When I signed up for the Knife Skills class at the Calphalon Culinary Center, I knew that it would be both the most useful cooking class I was signing up for, and the most expensive. When I arrived, it became rapidly clear why it was so expensive: the amenities are sumptuous, and there are multiple staff members devoted to a class of twelve people. Each of us had our own cooking station, our own burners, our own full set of tools (including something like 8 knives), bowls, pots, pans, and ingredients, plus a bottle of water. The room was large and spacious, with an enormous mirror over the instructor's prep area, plus another four large screen t.v. screens suspended about the room, also showing the prep area, just in case the mirror wasn't sufficient. And the instructor was miked. In addition to coat racks, there was a hat shelf and more shelves still, a separate cubby for each attendee's backpack or suitcase. We were given bruschetta to tide us over to dinner.

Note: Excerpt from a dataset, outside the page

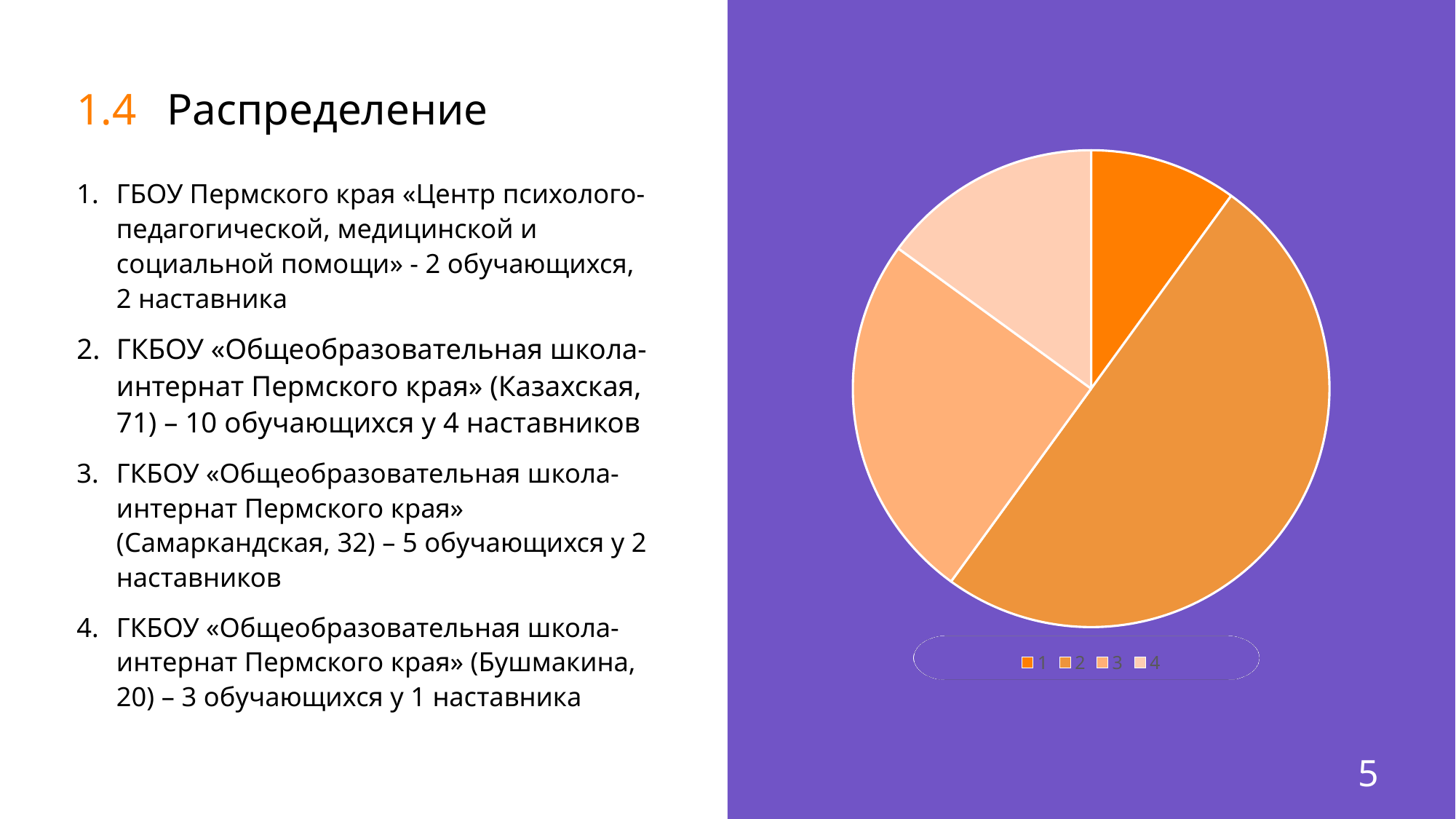
Which slice of the pie chart is the largest? 2 Which slice of the pie chart is the smallest? 1 Which slice of the pie chart is drawn in the darkest orange? 1 How many slices does the pie chart have? 4 What are the legend labels of the pie chart? 1, 2, 3, 4 What kind of chart is shown on the slide? pie chart In the pie chart, which slice is larger, 3 or 4? 3 How many entries does the legend of the pie chart list? 4 In the pie chart, which slice is larger, 1 or 3? 3 In the pie chart, which slice is larger, 1 or 4? 4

There wasn't just an instructor: there was an assistant instructor, a host/receptionist, and another staff member beyond that who showed up to help clean up after the class. The host/receptionist doubled as a wine server - there was a short menu of wines we could choose from, if we were so inclined. This being a class about knife skills, I wasn't inclined towards drinking at all. And the entire staff was friendly, helpful, knowledgable, and enthusiastic.
Three hours sounds like a lot in advance, but it flies by when there's so much to learn, so much to chop, julienne, mince, chiffonade, and other chopping, cutting, and peeling techniques. We ended up finishing cooking just at nine, so half the class had to go without eating. Takeout containers and plastic bags were provided for just such a purpose. Indeed, I'd made much more food than I could eat for one dinner, so took most of mine home too.
So, what did I learn? I learned how to hold knives, how to walk with them, how to care for them on a daily basis with a sharpening steel, and about using a whetstone and what kind to buy (Water-based ones. They're more expensive than oil-based ones, but don't take such large chunks out of the blades). The instructor said that when he's working, for every hour of constant knife use, he'll probably hone his blade four times.
The rest of the class centered around two knifework-intensive recipes: fruit salad and a gingered shrimp, chicken, and vegetable stir-fry. We went through knife use on a fruit-by-fruit basis, learning techniques for cutting fruit in decorative ways for elegant buffet tables. Segmenting oranges by knife; scooping out the core of a pear by melon scoop in order to leave the pear's shape intact; how to seed a papaya without bruising the fruit's flesh (use a knife, not spoon). Best of all, we learned to make very pretty quarters of pineapple, cutting away the seed pods to leave a spiral of curves and valleys. In addition to strawberries and kiwi, the salad was finished with triple sec, orange juice, and garnishes of mint and toasted coconut. I particularly liked the coconut.
There was less niftiness and more practicality to the stir-fry preparation. We learned how to efficiently dice onions, mince garlic, peel ginger (use the back of the knife), and to cut bok choy in half down the middle for prettiness. The class was useful too for giving me a sense for why different ingredients are cut to different sizes for a stir-fry - it's to better coordinate cooking times. I have the whole recipe on a sheet here, but there's not a great deal that's interested about mixing up pre-measured ingredients for marinades and sauces.
The Calphalon Culinary Center is ultimately designed as one big advertisement for the Calphalon range of cooking equipment. And it's quite effective. If you take one of their classes, they'll keep the store open for you afterwards, with a 20 percent discount on anything you buy. Many of us did. I only have lousy, cheap, poorly maintained knives at home, and after that class, it felt wrong not to invest in at least one decent knife. (I can buy more later. They're heavy and I'm moving in a few months.) Thus I am now the proud owner of a lovely santoku-style chef's knife and a honing steel, good for nearly all of my knife needs.
Yes, the class was expensive, but the money's well invested into very high-quality infrastructure. Only practice will give me real confidence using knives, but I feel I know a great deal of the theory of how to hold and use a knife properly. The class is also an effective sales pitch for the product line - but that says good things about the products in addition to sales technique. Coming home with stir-fry and fruit salad wasn't quite as cool as coming home with a box of truffles and chocolate-dipped strawberries, but the skills I learned tonight will be far more useful to me on a daily basis than chocolate-making will be.